:: Exercise ::
Reproduce what is written in the records below exactly, and leave out the images.

Source records:
========
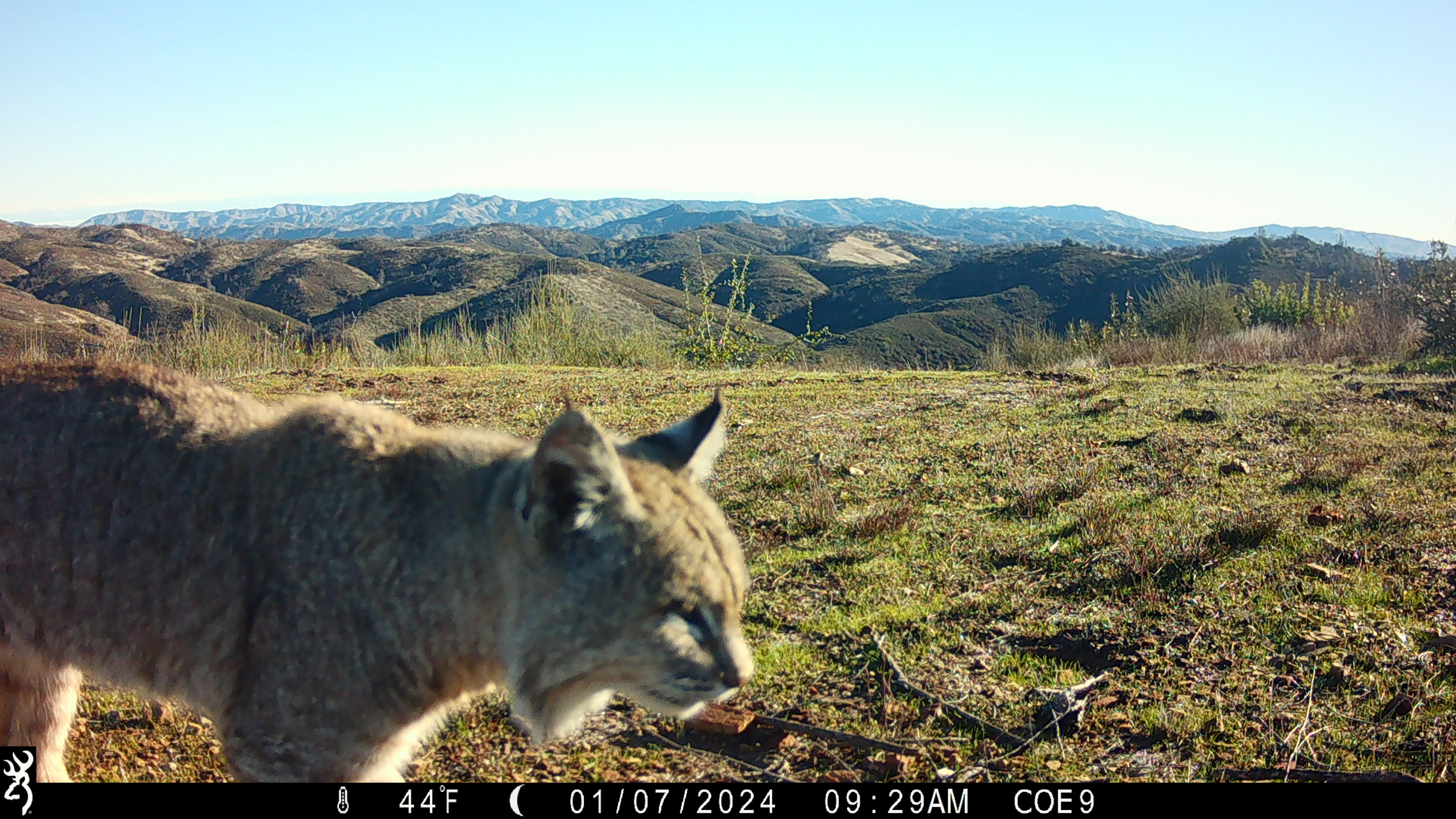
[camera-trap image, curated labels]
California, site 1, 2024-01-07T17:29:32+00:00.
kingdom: Animalia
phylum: Chordata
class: Mammalia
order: Carnivora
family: Felidae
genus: Lynx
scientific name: Lynx rufus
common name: bobcat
========
:: Answer box ::
[camera-trap image, curated labels]
California, site 1, 2024-01-07T17:29:32+00:00.
kingdom: Animalia
phylum: Chordata
class: Mammalia
order: Carnivora
family: Felidae
genus: Lynx
scientific name: Lynx rufus
common name: bobcat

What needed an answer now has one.